Finally defendant argues that the judgment is invalid because the jury did not return a verdict. It appears that after plaintiff's motion for a directed verdict was granted, the trial judge dismissed the jury without a verdict being signed. Defendant argues it did not waive a jury trial to which it is entitled under VII Amendment to the United States Constitution. Defendant failed to object when the jury was discharged, and did not raise this ground upon its motion for a new trial. In accordance with precedent and custom, it would have been better practice to have had the foreman of the jury sign the verdict at the direction of the court. However, where the trial court's attention was not invited to the failure, we do not regard the omission as reversible error. The determination was entirely that of the court; the jury had no further function except perhaps in a ministerial capacity. Situations have arisen where a jury has refused to sign a verdict as directed by the court, but that has never been considered to be fatal to the judgment that was thereafter entered.

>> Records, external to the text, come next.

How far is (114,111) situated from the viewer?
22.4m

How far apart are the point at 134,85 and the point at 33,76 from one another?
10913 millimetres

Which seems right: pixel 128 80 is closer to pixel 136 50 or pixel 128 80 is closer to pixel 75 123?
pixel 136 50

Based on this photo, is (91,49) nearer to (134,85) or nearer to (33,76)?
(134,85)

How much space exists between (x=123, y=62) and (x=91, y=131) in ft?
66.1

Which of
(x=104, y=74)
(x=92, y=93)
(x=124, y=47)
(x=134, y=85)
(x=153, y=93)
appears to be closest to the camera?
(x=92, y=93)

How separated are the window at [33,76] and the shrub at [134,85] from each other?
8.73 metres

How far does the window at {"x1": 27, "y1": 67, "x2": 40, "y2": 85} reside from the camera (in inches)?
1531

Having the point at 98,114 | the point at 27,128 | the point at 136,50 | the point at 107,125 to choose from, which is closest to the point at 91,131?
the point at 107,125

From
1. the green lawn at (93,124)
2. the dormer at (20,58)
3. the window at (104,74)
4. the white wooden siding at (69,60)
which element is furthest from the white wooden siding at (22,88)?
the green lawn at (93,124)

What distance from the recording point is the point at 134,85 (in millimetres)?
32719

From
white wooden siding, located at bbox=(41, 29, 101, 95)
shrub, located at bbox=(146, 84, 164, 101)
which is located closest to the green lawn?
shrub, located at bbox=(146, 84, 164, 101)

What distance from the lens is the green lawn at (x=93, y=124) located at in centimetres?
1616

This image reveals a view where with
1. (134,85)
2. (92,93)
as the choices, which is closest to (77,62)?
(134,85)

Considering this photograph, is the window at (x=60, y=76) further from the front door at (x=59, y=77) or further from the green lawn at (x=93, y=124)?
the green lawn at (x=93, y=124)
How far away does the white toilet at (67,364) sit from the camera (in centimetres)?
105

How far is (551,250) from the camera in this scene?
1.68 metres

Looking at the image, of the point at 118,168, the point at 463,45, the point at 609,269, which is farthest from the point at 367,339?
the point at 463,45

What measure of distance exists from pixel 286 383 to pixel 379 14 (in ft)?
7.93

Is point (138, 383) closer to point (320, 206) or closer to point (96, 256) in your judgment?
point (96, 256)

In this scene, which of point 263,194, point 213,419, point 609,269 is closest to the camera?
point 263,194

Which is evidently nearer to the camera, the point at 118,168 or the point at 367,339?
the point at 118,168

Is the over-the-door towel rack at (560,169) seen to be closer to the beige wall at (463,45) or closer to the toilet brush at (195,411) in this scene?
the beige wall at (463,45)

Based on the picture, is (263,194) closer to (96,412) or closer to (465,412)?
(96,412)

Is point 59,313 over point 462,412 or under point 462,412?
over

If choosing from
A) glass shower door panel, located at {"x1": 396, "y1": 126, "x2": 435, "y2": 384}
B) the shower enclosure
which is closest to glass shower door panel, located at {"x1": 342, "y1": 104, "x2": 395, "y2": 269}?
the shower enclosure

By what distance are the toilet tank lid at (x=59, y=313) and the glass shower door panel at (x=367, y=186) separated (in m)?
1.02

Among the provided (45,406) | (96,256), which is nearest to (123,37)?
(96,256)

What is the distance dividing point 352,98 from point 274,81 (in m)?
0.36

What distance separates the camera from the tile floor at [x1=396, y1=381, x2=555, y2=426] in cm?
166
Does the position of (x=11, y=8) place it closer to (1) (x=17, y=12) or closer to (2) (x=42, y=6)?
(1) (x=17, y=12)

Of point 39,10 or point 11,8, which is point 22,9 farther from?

In Domarek v. Bates Motor Transport Lines, Inc., 7 Cir., 93 F.2d 522, at the time that the Conformity Act was in effect, this court concluded that the Illinois Civil Practice Act and Rule 22 of the Supreme Court of Illinois, Smith-Hurd Stats. c. 110, §§ 192(3), subd. a, 259.22, authorized the entry of a judgment even though the jury had failed to return a verdict. See also discussion on this point in Cahill v. Chicago, M. & St. P.R. Co., 7 Cir., 74 F. 285; and in Moore et al. v. Petty et al., 8 Cir., 135 F. 668.
Finding no error, the judgment of the trial court is affirmed.